September 5, 2007

Follow the flow

by Dan Bilicki In: Baseball

A lot can happen over a long weekend; especially at this time of year and even more so if you can’t post due to internet problems. A wonderful little flow of big events happened over the past few days in major league baseball and if I had somehow been unable to post for another day or two, I would have been glad to write a “Six Degrees of Separation headline.

We begin on Friday night when the ever-so fading Twins nearly had a historical night. The young Scott Baker had a night to remember and made a lot of people scoot forward to edges of their seats. Going into the ninth inning against the sad sack Royals, Baker was holding down the fort and tossing a perfect game. Now, of course this post would be leading a lot differently if he had actually accomplished the feat, but even getting that close before finally giving up a walk is still fantastic. Even odder, the man who got the hit was Mike Sweeney, pinch hitting in the second game of the double header. Sweeney hadn’t had an June 17th and was activated off the DL in between the twin bill. So close.

The very next night, the Boston Red Sox received a similar pitching performance from an unlikely source. Rookie Clay Buchholz, in his second major league start, threw a no-hitter against the very bad Baltimore Orioles. After having some time to think about both Buchholz’s and Baker’s performances, it’s actually kind of hard to get fired up about them. These were two high-level prospects who stepped up and beat seriously crappy teams. The Royals are, well, the Royals and the Orioles are the same team that were dominated by a Blue Jays double-A farm hand in his first start (Jesse Litsch). If one of those kids could stun a contender, then I would give some serious kudos.

Speaking of the Red Sox and beating crappy teams, former Boston ace Pedro Martinez made his first start since undergoing major shoulder surgery and did a damn good job in his come-back. Pedro picked up the win in a 10-4 game against the Reds but more importantly became the 15th pitcher in history to reach the 3,000 strikeout mark. Pedro should be hall of fame bound when his career wraps up and these numbers are really helping pave his way into Cooperstown.

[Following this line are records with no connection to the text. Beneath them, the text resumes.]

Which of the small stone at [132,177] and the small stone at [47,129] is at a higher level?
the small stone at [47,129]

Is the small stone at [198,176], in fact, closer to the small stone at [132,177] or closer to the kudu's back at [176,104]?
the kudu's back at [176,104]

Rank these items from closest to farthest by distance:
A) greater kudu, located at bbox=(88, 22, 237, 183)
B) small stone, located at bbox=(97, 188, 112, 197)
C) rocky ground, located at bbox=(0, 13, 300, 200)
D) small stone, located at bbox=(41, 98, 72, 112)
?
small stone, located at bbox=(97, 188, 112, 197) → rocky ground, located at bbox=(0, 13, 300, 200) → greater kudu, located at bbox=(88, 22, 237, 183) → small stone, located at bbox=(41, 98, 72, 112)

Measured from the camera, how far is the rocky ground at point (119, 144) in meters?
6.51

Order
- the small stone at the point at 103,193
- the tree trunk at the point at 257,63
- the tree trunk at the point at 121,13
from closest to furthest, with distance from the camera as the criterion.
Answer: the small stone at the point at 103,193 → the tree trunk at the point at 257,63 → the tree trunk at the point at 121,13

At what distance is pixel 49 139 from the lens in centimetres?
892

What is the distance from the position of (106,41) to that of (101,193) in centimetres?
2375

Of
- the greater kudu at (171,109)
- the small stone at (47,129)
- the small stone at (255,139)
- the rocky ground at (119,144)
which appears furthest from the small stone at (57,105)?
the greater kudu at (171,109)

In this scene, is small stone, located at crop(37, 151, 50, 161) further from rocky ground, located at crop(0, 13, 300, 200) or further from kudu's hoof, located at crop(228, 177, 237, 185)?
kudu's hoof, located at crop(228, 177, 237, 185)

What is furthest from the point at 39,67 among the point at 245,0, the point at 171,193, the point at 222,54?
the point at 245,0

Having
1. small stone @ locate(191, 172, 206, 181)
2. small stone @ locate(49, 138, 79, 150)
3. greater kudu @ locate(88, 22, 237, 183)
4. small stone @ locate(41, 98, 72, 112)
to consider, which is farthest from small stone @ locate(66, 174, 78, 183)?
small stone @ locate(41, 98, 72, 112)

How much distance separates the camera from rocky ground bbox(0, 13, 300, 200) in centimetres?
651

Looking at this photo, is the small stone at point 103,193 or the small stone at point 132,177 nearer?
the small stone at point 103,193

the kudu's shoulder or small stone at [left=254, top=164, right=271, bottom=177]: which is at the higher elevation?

Speaking of milestones, one that was off of my radar at least occured last night. Marlins superstar (yes, I would consider him one) Miguel Cabrera became the third youngest player to drive in 500 RBIs with a run-scoring against the Nationals. The two men ahead of him, Mel Ott and Ted Williams, had some stunning careers themselves so this milestone bodes quite well for Miggy C. It was Cabrera’s 96th RBI of the season and now, should he tally four more, he’ll also become the third-youngest player with four consecutive 100 RBI seasons. Ott and Williams are the others in that category as well. Too bad the lost the game.

Now, the challenge will be to see if some in baseball can connect to Cabrera’s feat last night; but I might have to get creative with that part.